Restate the records below word for word.

(Dataset rows)
■ ■ ■ ■ ■ ■ ■
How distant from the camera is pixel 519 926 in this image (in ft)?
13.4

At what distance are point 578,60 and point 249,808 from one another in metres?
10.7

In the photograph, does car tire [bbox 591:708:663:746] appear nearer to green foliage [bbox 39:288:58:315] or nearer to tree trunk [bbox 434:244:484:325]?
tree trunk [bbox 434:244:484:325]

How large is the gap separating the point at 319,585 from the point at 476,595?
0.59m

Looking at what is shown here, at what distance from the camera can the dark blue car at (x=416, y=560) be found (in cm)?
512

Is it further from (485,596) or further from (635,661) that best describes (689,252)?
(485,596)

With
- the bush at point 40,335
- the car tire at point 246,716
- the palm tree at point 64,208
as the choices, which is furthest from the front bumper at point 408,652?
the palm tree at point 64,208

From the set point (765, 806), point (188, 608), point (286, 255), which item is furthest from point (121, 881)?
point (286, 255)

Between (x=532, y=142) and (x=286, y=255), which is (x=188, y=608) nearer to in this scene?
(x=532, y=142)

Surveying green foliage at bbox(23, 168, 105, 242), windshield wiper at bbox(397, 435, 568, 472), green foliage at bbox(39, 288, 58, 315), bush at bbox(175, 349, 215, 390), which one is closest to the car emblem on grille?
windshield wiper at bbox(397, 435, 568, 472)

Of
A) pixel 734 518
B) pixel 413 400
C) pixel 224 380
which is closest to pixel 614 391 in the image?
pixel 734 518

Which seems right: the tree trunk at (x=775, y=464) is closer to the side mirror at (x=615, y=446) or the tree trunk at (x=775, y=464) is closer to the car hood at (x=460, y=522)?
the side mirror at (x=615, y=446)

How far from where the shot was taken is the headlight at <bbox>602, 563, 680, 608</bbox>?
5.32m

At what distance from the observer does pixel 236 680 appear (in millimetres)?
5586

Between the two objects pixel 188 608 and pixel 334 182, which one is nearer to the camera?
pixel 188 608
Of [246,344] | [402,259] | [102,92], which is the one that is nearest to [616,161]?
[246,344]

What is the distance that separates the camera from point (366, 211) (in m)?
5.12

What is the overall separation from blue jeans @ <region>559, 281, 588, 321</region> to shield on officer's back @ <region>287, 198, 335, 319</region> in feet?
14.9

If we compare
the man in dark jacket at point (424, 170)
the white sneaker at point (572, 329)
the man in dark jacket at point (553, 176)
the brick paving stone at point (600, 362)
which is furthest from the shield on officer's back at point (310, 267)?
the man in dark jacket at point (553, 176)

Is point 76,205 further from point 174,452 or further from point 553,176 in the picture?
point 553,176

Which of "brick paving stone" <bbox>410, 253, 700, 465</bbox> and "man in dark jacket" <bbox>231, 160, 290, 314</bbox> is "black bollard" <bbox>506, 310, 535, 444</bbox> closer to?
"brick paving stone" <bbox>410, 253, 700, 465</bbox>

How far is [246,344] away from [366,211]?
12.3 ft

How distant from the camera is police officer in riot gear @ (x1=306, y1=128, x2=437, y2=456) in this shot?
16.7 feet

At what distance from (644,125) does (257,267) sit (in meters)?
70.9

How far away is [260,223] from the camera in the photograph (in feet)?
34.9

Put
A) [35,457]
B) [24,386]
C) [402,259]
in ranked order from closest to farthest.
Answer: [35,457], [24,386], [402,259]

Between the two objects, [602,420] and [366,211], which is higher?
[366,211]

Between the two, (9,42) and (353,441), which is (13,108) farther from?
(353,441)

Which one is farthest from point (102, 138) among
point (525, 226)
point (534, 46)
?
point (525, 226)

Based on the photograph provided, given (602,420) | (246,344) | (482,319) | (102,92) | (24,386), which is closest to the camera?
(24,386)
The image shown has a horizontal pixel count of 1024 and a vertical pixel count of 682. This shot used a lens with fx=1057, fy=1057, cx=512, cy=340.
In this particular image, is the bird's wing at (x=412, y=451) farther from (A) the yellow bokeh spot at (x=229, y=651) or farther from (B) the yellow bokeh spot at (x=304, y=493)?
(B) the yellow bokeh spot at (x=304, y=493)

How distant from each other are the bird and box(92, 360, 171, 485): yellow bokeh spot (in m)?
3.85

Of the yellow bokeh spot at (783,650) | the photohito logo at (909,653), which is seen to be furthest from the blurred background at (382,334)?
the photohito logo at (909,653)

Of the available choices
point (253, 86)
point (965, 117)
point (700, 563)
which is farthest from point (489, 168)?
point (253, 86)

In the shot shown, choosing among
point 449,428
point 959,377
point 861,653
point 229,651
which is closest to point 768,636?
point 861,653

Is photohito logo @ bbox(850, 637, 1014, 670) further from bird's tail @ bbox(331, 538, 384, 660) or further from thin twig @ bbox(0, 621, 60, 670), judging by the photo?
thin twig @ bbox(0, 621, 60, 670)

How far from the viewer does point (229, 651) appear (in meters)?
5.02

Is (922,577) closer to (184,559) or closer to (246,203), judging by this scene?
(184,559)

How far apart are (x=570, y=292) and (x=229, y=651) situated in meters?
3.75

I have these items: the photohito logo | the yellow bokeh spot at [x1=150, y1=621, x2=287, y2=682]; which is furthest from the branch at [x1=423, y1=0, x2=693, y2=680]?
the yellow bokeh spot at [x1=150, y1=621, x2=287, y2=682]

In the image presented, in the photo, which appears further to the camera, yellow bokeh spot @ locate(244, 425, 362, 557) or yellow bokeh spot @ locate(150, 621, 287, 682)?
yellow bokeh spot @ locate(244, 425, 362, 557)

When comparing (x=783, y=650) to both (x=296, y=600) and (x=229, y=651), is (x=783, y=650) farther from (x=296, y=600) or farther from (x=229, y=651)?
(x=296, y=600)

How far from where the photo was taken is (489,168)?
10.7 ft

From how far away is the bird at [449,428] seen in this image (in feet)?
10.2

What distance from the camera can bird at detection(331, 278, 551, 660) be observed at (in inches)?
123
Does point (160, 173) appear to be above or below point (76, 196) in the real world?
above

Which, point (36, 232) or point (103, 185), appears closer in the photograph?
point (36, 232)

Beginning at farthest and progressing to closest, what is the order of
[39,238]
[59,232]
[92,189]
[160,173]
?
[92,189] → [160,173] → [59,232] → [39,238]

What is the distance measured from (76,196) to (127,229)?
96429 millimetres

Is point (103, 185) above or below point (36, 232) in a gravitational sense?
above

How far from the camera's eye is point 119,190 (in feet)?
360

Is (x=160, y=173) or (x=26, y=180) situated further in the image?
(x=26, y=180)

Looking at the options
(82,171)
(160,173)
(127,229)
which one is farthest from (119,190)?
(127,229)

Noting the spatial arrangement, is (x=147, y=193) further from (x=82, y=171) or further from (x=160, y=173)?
■ ■ ■ ■ ■ ■ ■
**Task result:**
How distant from the camera is pixel 519 926 in this image (in ft)?
13.4

At what distance are point 578,60 and point 249,808 from one another in metres?
10.7

In the photograph, does car tire [bbox 591:708:663:746] appear nearer to green foliage [bbox 39:288:58:315] or nearer to tree trunk [bbox 434:244:484:325]?
tree trunk [bbox 434:244:484:325]

How large is the gap separating the point at 319,585 from the point at 476,595?
0.59m

Looking at what is shown here, at what distance from the camera can the dark blue car at (x=416, y=560) be found (in cm)?
512

Is it further from (485,596) or further from (635,661) that best describes (689,252)?
(485,596)

With
- the bush at point 40,335
- the car tire at point 246,716
- the palm tree at point 64,208
as the choices, which is furthest from the front bumper at point 408,652?
the palm tree at point 64,208

From the set point (765, 806), point (188, 608), point (286, 255), which item is furthest from point (121, 881)?
point (286, 255)

Between (x=532, y=142) and (x=286, y=255), which is (x=188, y=608) nearer to in this scene?
(x=532, y=142)

Surveying green foliage at bbox(23, 168, 105, 242), windshield wiper at bbox(397, 435, 568, 472), green foliage at bbox(39, 288, 58, 315), bush at bbox(175, 349, 215, 390), which one is closest to the car emblem on grille?
windshield wiper at bbox(397, 435, 568, 472)

Of
A) pixel 734 518
B) pixel 413 400
C) pixel 224 380
which is closest to pixel 614 391 in the image?
pixel 734 518

Which seems right: the tree trunk at (x=775, y=464) is closer to the side mirror at (x=615, y=446) or the tree trunk at (x=775, y=464) is closer to the car hood at (x=460, y=522)?
the side mirror at (x=615, y=446)

How far from where the shot was taken is the headlight at <bbox>602, 563, 680, 608</bbox>?
5.32m

At what distance from the observer does pixel 236 680 appear (in millimetres)?
5586

Between the two objects pixel 188 608 and pixel 334 182, which one is nearer to the camera?
pixel 188 608
Of [246,344] | [402,259] | [102,92], which is the one that is nearest to [616,161]?
[246,344]

What is the distance that separates the camera from point (366, 211) (in m)?
5.12

What is the overall separation from blue jeans @ <region>559, 281, 588, 321</region> to shield on officer's back @ <region>287, 198, 335, 319</region> in feet?
14.9

If we compare
the man in dark jacket at point (424, 170)
the white sneaker at point (572, 329)
the man in dark jacket at point (553, 176)
the brick paving stone at point (600, 362)
which is furthest from the shield on officer's back at point (310, 267)?
the man in dark jacket at point (553, 176)

Is point 76,205 further from point 174,452 or further from point 553,176 in the picture?
point 553,176

Which of "brick paving stone" <bbox>410, 253, 700, 465</bbox> and "man in dark jacket" <bbox>231, 160, 290, 314</bbox> is "black bollard" <bbox>506, 310, 535, 444</bbox> closer to?
"brick paving stone" <bbox>410, 253, 700, 465</bbox>

How far is [246,344] away from [366,211]?
12.3 ft

How distant from the camera is police officer in riot gear @ (x1=306, y1=128, x2=437, y2=456) in this shot?
16.7 feet

At what distance from (644,125) does (257,267) sit (in meters)?
70.9

How far away is [260,223] from the camera in the photograph (in feet)?
34.9

Put
A) [35,457]
B) [24,386]
C) [402,259]
in ranked order from closest to farthest.
Answer: [35,457], [24,386], [402,259]

Between the two objects, [602,420] and [366,211], which is higher?
[366,211]

Between the two, (9,42) and (353,441), which is (13,108) farther from?
(353,441)

Which one is farthest from point (102, 138) among
point (525, 226)
point (534, 46)
?
point (525, 226)

Based on the photograph provided, given (602,420) | (246,344) | (482,319) | (102,92) | (24,386), which is closest to the camera?
(24,386)
The image shown has a horizontal pixel count of 1024 and a vertical pixel count of 682. This shot used a lens with fx=1057, fy=1057, cx=512, cy=340.
In this particular image, is the bird's wing at (x=412, y=451) farther from (A) the yellow bokeh spot at (x=229, y=651) or farther from (B) the yellow bokeh spot at (x=304, y=493)?
(B) the yellow bokeh spot at (x=304, y=493)

How distant from each other are the bird and box(92, 360, 171, 485): yellow bokeh spot (in m)?
3.85

Of the yellow bokeh spot at (783,650) | the photohito logo at (909,653), which is seen to be furthest from the blurred background at (382,334)?
the photohito logo at (909,653)

Of the available choices
point (253, 86)
point (965, 117)
point (700, 563)
which is farthest from point (489, 168)?
point (253, 86)

In the shot shown, choosing among
point 449,428
point 959,377
point 861,653
point 229,651
which is closest to point 768,636?
point 861,653

Is photohito logo @ bbox(850, 637, 1014, 670) further from bird's tail @ bbox(331, 538, 384, 660) or further from thin twig @ bbox(0, 621, 60, 670), judging by the photo?
thin twig @ bbox(0, 621, 60, 670)

How far from the viewer does point (229, 651) appear (in meters)?
5.02

Is (922,577) closer to (184,559) or closer to (246,203), judging by this scene?
(184,559)

How far apart are (x=570, y=292) and (x=229, y=651) situated in meters?
3.75

I have these items: the photohito logo | the yellow bokeh spot at [x1=150, y1=621, x2=287, y2=682]; which is furthest from the branch at [x1=423, y1=0, x2=693, y2=680]?
the yellow bokeh spot at [x1=150, y1=621, x2=287, y2=682]

In the image presented, in the photo, which appears further to the camera, yellow bokeh spot @ locate(244, 425, 362, 557) or yellow bokeh spot @ locate(150, 621, 287, 682)?
yellow bokeh spot @ locate(244, 425, 362, 557)

When comparing (x=783, y=650) to both (x=296, y=600) and (x=229, y=651), is (x=783, y=650) farther from (x=296, y=600) or farther from (x=229, y=651)?
(x=296, y=600)

How far from where the photo was taken is (489,168)?
10.7 ft

From how far away is the bird at [449,428] seen in this image (in feet)?
10.2

What distance from the camera can bird at detection(331, 278, 551, 660) be observed at (in inches)?
123
Does point (160, 173) appear to be above or below point (76, 196) in the real world?
above

Which, point (36, 232) or point (103, 185), appears closer in the photograph?
point (36, 232)

Beginning at farthest and progressing to closest, what is the order of
[39,238]
[59,232]
[92,189]
[160,173]
?
[92,189] → [160,173] → [59,232] → [39,238]

What is the distance measured from (76,196) to (127,229)?
96429 millimetres

Is point (103, 185) above or below point (36, 232) in a gravitational sense?
above

How far from the camera's eye is point 119,190 (in feet)?
360

Is (x=160, y=173) or (x=26, y=180) situated further in the image?
(x=26, y=180)

Looking at the options
(82,171)
(160,173)
(127,229)
which one is farthest from (119,190)?
(127,229)

Noting the spatial arrangement, is (x=147, y=193) further from (x=82, y=171) or further from (x=160, y=173)?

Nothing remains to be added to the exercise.